After a false start with our line on a 2011-210RS, I'll be finally picking up the new trailer tomorrow.









In early April we put in an order with a dealer and in the 3rd week of May were informed that our trailers build date would be mid-July - a couple of weeks after our big July 1st camping trip.







The dealer was as disappointed in the delivery time as us and offered us a full refund on our deposit. Within the hour, I called Marci at Lakeshore and by that evening had secured the exact same model 2011-210RS with an end of May build date. I added on the 4 way Equalizer WD hitch and a powered trailer tongue jack to celebrate







.

Here it is a little over 2-1/2 weeks from that day and I will be meeting the driver tomorrow to do the hand off.

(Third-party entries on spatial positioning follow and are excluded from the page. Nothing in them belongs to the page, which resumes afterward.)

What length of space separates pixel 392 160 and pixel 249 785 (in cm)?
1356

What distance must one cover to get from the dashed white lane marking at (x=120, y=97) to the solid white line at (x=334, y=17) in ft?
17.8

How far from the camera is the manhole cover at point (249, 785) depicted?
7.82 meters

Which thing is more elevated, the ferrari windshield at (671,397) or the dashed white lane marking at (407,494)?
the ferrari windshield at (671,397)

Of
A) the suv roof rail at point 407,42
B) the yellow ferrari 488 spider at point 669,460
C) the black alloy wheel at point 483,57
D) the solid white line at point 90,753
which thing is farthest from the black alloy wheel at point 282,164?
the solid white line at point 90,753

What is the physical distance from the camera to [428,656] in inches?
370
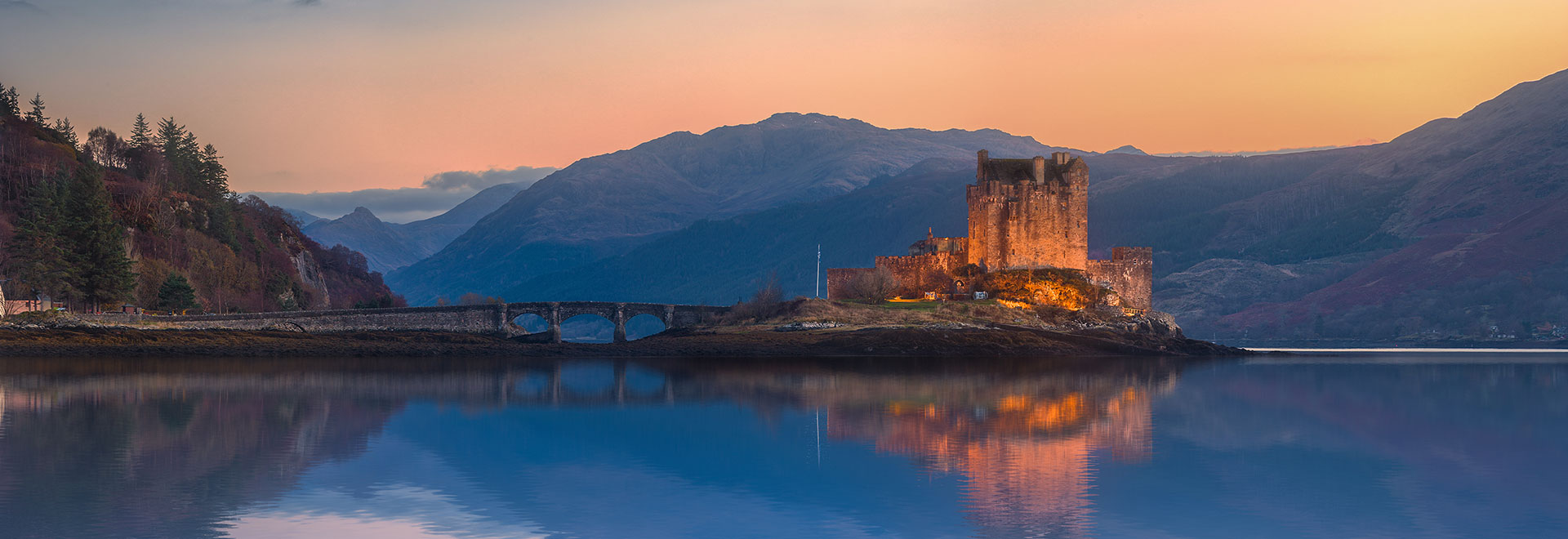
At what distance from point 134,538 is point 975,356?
68.3 m

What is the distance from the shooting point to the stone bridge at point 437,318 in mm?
83062

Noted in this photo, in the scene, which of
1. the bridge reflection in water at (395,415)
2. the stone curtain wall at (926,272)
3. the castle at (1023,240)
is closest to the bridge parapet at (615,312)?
the castle at (1023,240)

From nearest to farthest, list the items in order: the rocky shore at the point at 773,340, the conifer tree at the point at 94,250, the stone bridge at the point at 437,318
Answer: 1. the rocky shore at the point at 773,340
2. the conifer tree at the point at 94,250
3. the stone bridge at the point at 437,318

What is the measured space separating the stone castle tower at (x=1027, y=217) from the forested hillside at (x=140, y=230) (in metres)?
51.2

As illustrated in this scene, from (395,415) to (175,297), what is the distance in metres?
54.1

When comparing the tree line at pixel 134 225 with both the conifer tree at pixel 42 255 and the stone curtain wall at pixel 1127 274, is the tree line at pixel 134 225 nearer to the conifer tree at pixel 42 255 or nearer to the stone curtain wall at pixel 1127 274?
the conifer tree at pixel 42 255

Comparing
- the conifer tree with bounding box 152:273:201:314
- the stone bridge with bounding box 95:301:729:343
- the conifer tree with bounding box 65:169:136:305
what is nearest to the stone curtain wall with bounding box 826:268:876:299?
the stone bridge with bounding box 95:301:729:343

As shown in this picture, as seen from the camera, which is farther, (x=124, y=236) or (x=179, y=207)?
(x=179, y=207)

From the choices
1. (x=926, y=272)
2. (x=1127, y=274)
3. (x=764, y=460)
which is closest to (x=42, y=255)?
(x=926, y=272)

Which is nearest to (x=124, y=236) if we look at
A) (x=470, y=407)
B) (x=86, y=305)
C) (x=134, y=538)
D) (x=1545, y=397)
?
(x=86, y=305)

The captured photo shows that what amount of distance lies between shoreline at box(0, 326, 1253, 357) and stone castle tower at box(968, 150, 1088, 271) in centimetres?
860

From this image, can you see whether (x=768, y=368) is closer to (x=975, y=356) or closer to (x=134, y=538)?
Answer: (x=975, y=356)

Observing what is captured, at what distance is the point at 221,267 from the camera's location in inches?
3962

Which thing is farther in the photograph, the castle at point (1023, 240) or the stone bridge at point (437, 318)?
the castle at point (1023, 240)
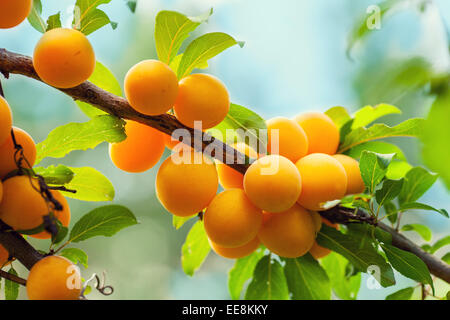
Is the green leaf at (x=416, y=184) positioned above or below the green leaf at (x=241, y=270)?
above

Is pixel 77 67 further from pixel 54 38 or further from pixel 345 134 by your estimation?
pixel 345 134

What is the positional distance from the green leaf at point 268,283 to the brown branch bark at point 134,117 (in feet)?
0.46

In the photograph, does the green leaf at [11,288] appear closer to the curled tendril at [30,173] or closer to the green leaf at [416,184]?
the curled tendril at [30,173]

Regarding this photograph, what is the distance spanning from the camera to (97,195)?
0.52 metres

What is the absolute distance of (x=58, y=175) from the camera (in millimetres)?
438

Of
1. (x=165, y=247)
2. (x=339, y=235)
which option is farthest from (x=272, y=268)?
(x=165, y=247)

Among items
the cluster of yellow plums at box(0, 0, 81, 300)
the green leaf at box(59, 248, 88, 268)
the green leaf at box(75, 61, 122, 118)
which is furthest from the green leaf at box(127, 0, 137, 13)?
the green leaf at box(59, 248, 88, 268)

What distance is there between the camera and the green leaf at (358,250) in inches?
19.5

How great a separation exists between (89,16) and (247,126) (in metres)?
0.22

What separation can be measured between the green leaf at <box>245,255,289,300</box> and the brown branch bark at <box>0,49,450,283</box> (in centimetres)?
14

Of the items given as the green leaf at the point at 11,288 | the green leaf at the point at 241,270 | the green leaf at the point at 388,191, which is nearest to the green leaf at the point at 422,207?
the green leaf at the point at 388,191

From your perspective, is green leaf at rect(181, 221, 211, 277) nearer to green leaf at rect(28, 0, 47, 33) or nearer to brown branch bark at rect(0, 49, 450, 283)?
brown branch bark at rect(0, 49, 450, 283)

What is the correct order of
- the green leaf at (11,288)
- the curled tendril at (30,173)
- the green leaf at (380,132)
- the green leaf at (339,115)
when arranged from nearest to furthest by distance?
the curled tendril at (30,173), the green leaf at (11,288), the green leaf at (380,132), the green leaf at (339,115)

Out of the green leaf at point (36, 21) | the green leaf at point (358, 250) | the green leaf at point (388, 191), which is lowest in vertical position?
the green leaf at point (358, 250)
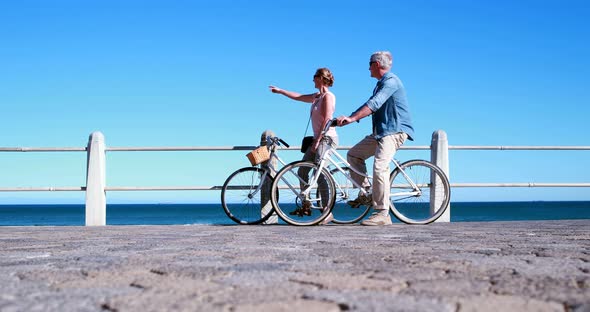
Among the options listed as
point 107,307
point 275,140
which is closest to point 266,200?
point 275,140

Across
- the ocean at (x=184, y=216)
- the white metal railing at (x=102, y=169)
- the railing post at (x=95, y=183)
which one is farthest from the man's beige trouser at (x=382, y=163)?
the ocean at (x=184, y=216)

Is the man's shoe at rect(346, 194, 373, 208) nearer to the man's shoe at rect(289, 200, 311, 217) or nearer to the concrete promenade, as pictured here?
the man's shoe at rect(289, 200, 311, 217)

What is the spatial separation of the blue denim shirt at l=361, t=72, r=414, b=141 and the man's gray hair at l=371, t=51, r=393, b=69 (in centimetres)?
12

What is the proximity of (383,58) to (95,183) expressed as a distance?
384cm

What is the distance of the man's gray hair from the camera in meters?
6.49

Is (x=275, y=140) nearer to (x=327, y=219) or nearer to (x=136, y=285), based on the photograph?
(x=327, y=219)

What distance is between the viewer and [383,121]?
648 cm

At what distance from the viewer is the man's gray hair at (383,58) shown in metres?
6.49

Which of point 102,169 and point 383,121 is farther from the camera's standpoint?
point 102,169

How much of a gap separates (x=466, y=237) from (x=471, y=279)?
234cm

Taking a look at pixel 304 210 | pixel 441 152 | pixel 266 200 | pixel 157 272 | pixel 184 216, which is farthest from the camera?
pixel 184 216

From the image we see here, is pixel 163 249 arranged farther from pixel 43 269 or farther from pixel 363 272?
pixel 363 272

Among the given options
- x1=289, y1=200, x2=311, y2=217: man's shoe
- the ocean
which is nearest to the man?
x1=289, y1=200, x2=311, y2=217: man's shoe

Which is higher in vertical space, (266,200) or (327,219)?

As many people have said, and I can vouch for based on my experience, Marci at Lakeshore is one of the top _'go to'_ people for an Outback.

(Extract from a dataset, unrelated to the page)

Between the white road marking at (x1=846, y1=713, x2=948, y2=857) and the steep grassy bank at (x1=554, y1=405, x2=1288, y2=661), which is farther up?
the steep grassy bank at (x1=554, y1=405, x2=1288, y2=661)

Now I have an 700 mile drive







back home to test out the Equalizer WD hitch.


----------



## svinc (Jun 1, 2010)

Congratulations... I can't wait for my 250 to come in.

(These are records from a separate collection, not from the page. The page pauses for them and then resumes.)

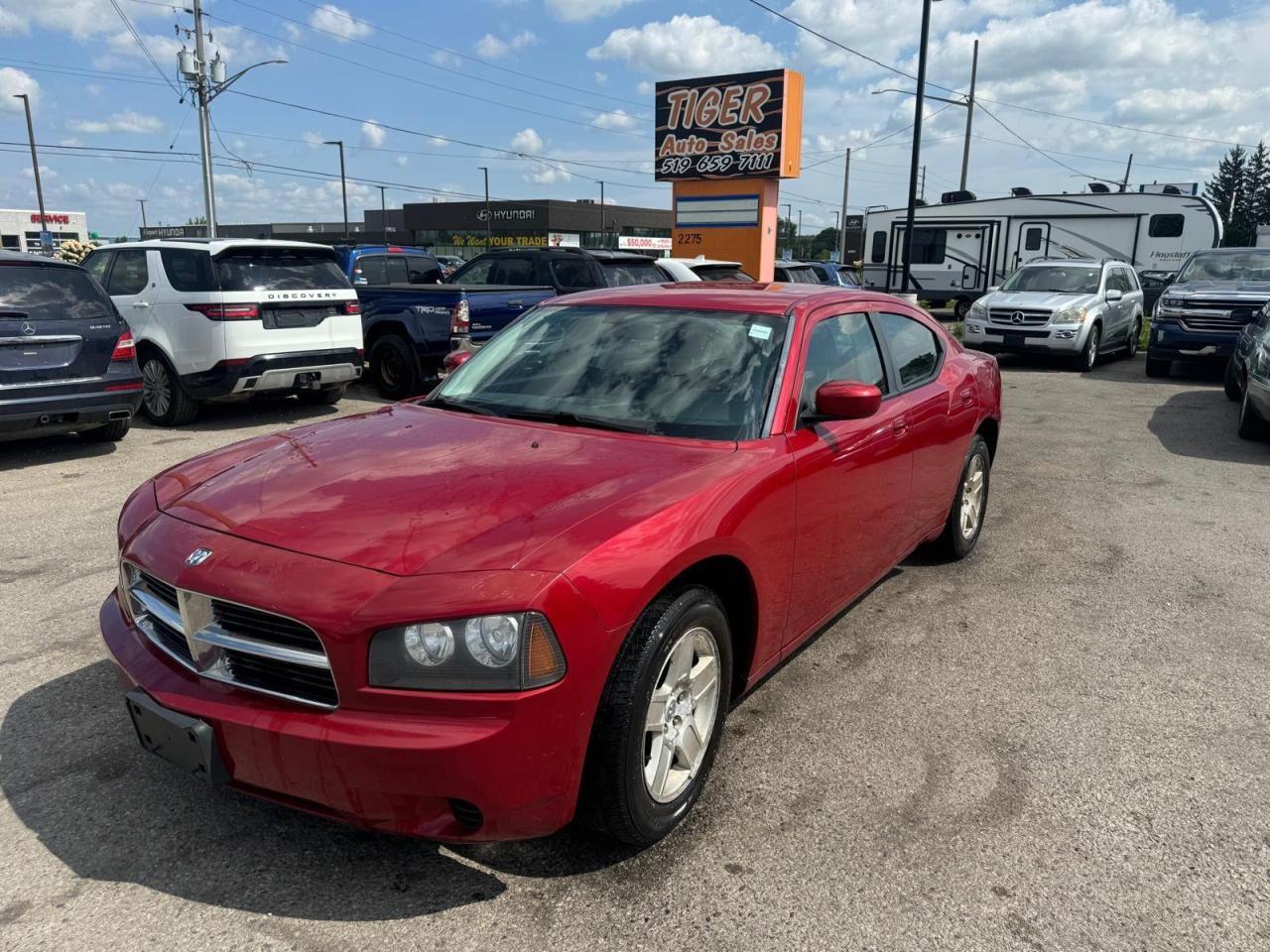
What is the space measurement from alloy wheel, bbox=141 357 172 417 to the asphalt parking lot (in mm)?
4325

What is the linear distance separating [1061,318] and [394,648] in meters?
14.6

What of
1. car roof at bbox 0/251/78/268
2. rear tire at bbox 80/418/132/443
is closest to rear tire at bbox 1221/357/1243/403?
rear tire at bbox 80/418/132/443

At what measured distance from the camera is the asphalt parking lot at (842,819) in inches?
94.6

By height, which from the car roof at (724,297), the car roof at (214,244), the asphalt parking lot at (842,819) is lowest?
the asphalt parking lot at (842,819)

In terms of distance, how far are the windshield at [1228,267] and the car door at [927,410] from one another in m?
11.9

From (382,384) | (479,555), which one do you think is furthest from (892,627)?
(382,384)

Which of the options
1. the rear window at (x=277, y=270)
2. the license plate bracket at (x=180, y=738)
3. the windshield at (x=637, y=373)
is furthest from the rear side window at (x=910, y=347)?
the rear window at (x=277, y=270)

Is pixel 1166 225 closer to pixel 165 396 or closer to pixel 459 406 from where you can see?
pixel 165 396

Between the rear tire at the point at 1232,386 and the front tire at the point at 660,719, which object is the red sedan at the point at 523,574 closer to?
the front tire at the point at 660,719

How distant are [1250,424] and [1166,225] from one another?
15211 mm

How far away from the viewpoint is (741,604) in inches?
119

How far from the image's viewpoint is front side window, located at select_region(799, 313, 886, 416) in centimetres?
353

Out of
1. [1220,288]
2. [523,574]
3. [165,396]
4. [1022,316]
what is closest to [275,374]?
[165,396]

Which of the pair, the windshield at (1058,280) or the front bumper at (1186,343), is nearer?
the front bumper at (1186,343)
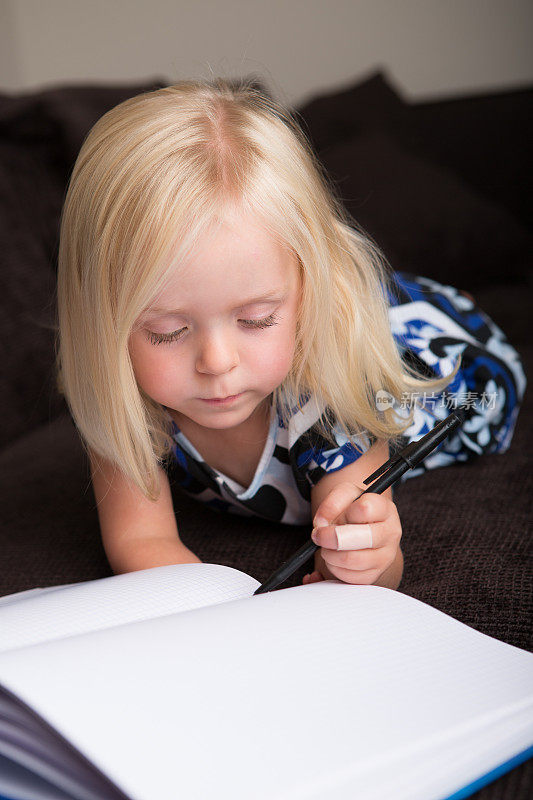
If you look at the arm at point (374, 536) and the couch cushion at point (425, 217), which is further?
the couch cushion at point (425, 217)

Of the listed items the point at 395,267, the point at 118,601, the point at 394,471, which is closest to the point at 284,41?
the point at 395,267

that is a long first trip with it, but I am sure everything will go smoothly. post pics when you get it


----------



## gpndave (May 21, 2010)

Congrats. I picked up my 210RS today at Leo's in Maryland. Leo's did a great job on prep and the detailed walk through. I used a PDI checklist from a friend which helped me remember to check everything. However, Leo's tech rep was EXCELLENT and told me lots of stuff particular to the Outbacks to be aware of. I opted for the electric tongue jack and had them install the Equalizer WDH and Sway control. I took it easy on the way home getting a feel for it on the 35 mile ride. It tracked well and stopped fine. Yes, that is a 2000 Jeep Grand Cherokee (V8/tow pkg) towing it. Even with a 4inch lift, HD shocks and 32 inch tires the trailer dwarfs the Jeep. I can’t wait to camp it!


----------



## Collinsfam_WY (Nov 9, 2006)

Marci is awesome - very nice and great prices on campers. Tell her that the Collins family from Texas said hello when you go to pick it up!

-CC


----------



## twincam (Jan 11, 2010)

Congrats!!! seems like the factories are behind in production this year, lakeshore must by more then most as it seems thats where everybody is buying. Have a great summer!!


----------



## ecoscape (Apr 24, 2010)

We have had the trailer for a while and we have enjoyed 12 nights camping so far. I drove the 1,100 km (700 miles) and picked up the trailer in Minot, ND. I spent a nigh in Minot, met the driver at noon on Friday and was back in Calgary by 1:30am Saturday morning. The 4 way Equalizer hitch was great - I had cross winds and big semis go by me and felt very little sway at all.


----------



## mswalt (Sep 14, 2004)

Congrats on the new Outback.

Enjoy.

Mark


----------



## Jim B (Mar 26, 2010)

Congrats on the new 210RS... We just did a 8 night 1500 mile trip with ours and it was great. Biggest "little" trailer around.... Enjoy.

Jim


----------



## twincam (Jan 11, 2010)

Congrats, we also bought ours from Marci at Lakeshore rv, couldnt be happier, happy camping!!


----------



## SLO250RS (Mar 11, 2010)

Congrats on the new trailer







We also purchased from Marci and it was a great transaction.


----------